As chairwoman of the Assembly Higher Education Committee, Liu, 63, is one of the state’s most influential voices on the public university system. She also sits on the Board of Trustees for the UC Berkeley Foundation, an organization that raises private money for university programs.

Liu and her husband are making good on their pledge to endow Berkeley professorships in their names, even as they confront a tax bill for more than three times the amount of their gift. The lawsuit has brought unwelcome attention to the couple — especially during Liu’s recent reelection campaign — but the assemblywoman told the Associated Press that they filed it because “we believe we were victimized.”

Enenstein says that Peevey didn’t call Anderson and say, ” ‘I want to play on the edge and do whatever I can to not pay anything to the government.’

Others wonder whether it was greed, not naivete, that led Peevey down the path to trouble with the IRS.

“I can’t imagine someone saying, ‘I have a $10-million capital gain and I will avoid paying taxes totally legitimately because this is all on the up and up,’ ” said Lenny Goldberg, a Sacramento tax lobbyist and consumer advocate.

Yet Peevey is just one of thousands of people who say they were duped into believing they could get away with not paying taxes.

Another self-made millionaire, Indiana computer entrepreneur Henry Camferdam, told a congressional hearing in October 2003 about his accountant’s convincing sales job.

“None of us understood the deal,” said Camferdam, whose four-person partnership paid $3 million in fees to accountants Ernst & Young and to Jenkens & Gilchrist, a large Texas law firm, for a plan to shelter $70 million from taxes.
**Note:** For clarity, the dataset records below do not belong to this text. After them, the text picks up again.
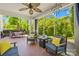 Cozy screened porch with stylish seating, providing a tranquil outdoor living space with view of the landscape at 621 N 9Th St, Albemarle, NC 28001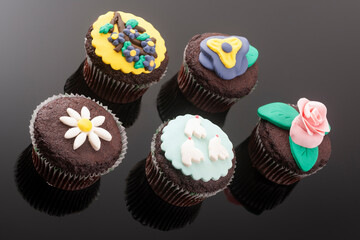 Tasty colorful cupcakes on blackbackground
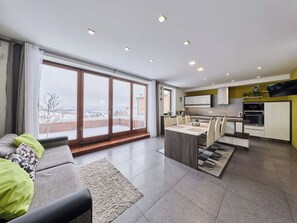 A modern apartment with a dining area, kitchen, and large windows offering a view of a snowy landscape. - Beautiful apartment for 6 guests with WIFI, TV and terrace (Turnov)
“I quickly signed voluminous documents, which included documents for formation of limited liability corporations,” he recalled. “I viewed it as like closing a mortgage loan, where it was, ‘Sign the documents or go to another lender,’ except that in this case, Ernst & Young was the only party we knew of who could eliminate our taxes, in their words, ‘legally and conservatively.’ “

Joseph Bankman, a Stanford law professor and a top tax shelter expert, says it is entirely believable that lots of wealthy taxpayers were snookered.

“Even if you were a sophisticated businessperson,” he said, “it is easy to be snowballed by a smooth-talking, high-powered professional connected with a top accounting firm with a reputation for honesty.”
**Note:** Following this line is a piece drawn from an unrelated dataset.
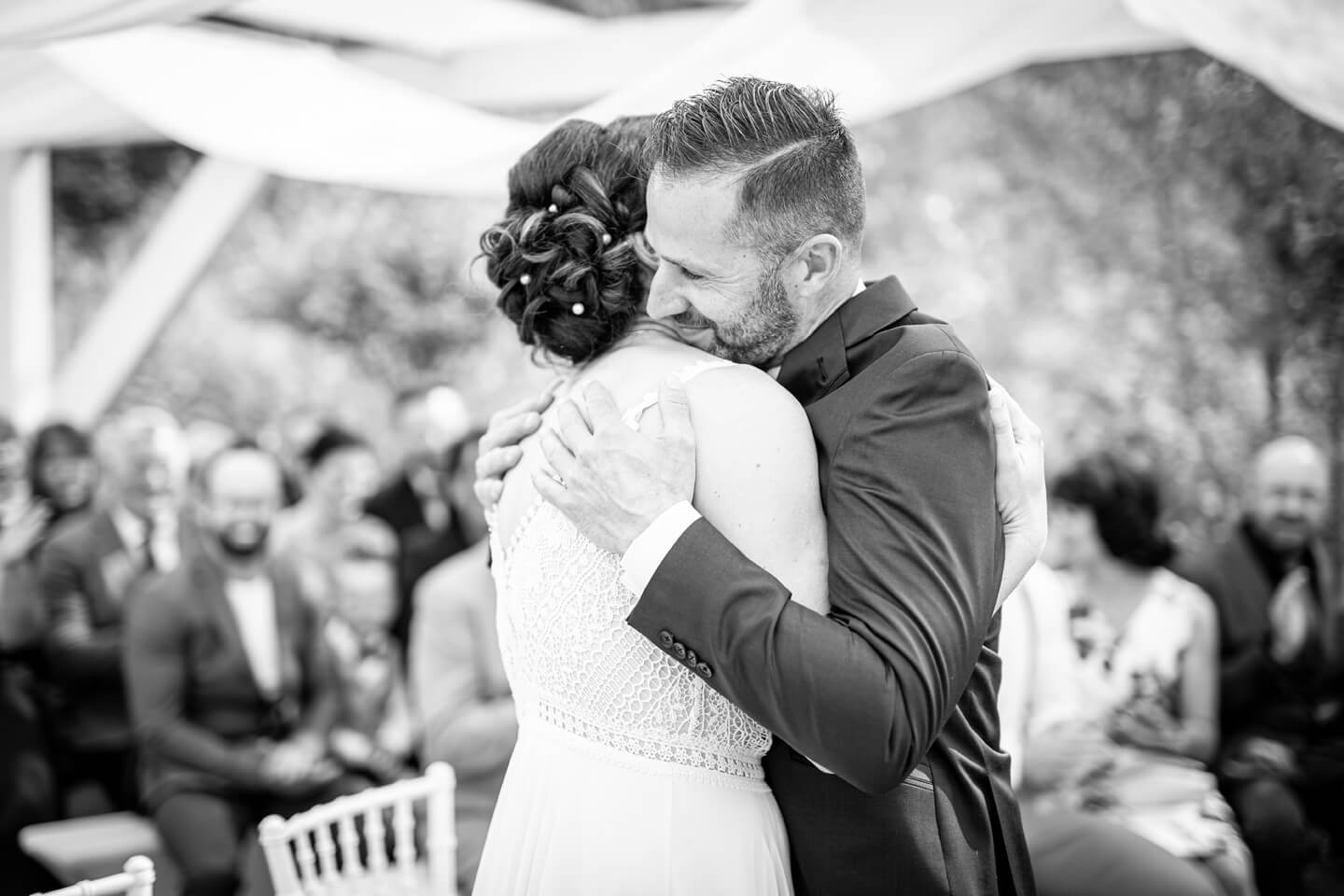 Brautpaar nimmt sich frisch verheiratet in den Arm.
The firms had reputable lawyers provide letters attesting to the legality of the tax plans and even offered insurance on the plans. The accountants pitched the strategies to millionaires created by the stock market boom of the late 1990s. And with federal and state revenues flush with cash, tax officials did little to stop it.
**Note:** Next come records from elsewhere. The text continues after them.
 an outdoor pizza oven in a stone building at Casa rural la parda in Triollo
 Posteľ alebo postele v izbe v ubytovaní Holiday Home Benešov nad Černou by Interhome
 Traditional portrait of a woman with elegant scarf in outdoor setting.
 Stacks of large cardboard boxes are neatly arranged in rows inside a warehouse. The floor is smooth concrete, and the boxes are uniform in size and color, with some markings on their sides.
Then the economy faltered, state and federal revenues began to dry up, and tax officials resolved to look harder for the billions lost to the shelters.

The IRS is auditing 200 firms believed to have sold precarious tax strategies. As the agency uncovers evidence of potential tax evasion, it will seek to force those firms to turn over their client lists. The clients will then be audited. But those who have been involved in the hunt say the agency’s hands are tied by the reluctance of Congress to get tougher with wealthy taxpayers and corporations.

“It’s an uneven battle,” says Bankman. “There are no lobbyists for the average citizen in this fight.”

There are, however, plenty of lawyers for the accounting firms and taxpayers who get caught using the tax shelters. And right now, many of them are at war with each other.

In Peevey’s case, the Andersen spokesman calls it “a clear example of an individual attempting to shift blame to an advisor for his own personal and financial gain.”

Peevey’s lawyer responds: “If he knew it was risky, he never would have done it.”

Neither side is likely to be vindicated soon.

“This case will never be tried in a year,” said Los Angeles Superior Court Judge Helen I. Bendix, who is presiding over the Peevey lawsuit, which could ultimately involve dozens of witnesses and mountains of tax documents. “Hopefully, it will be tried in two years.”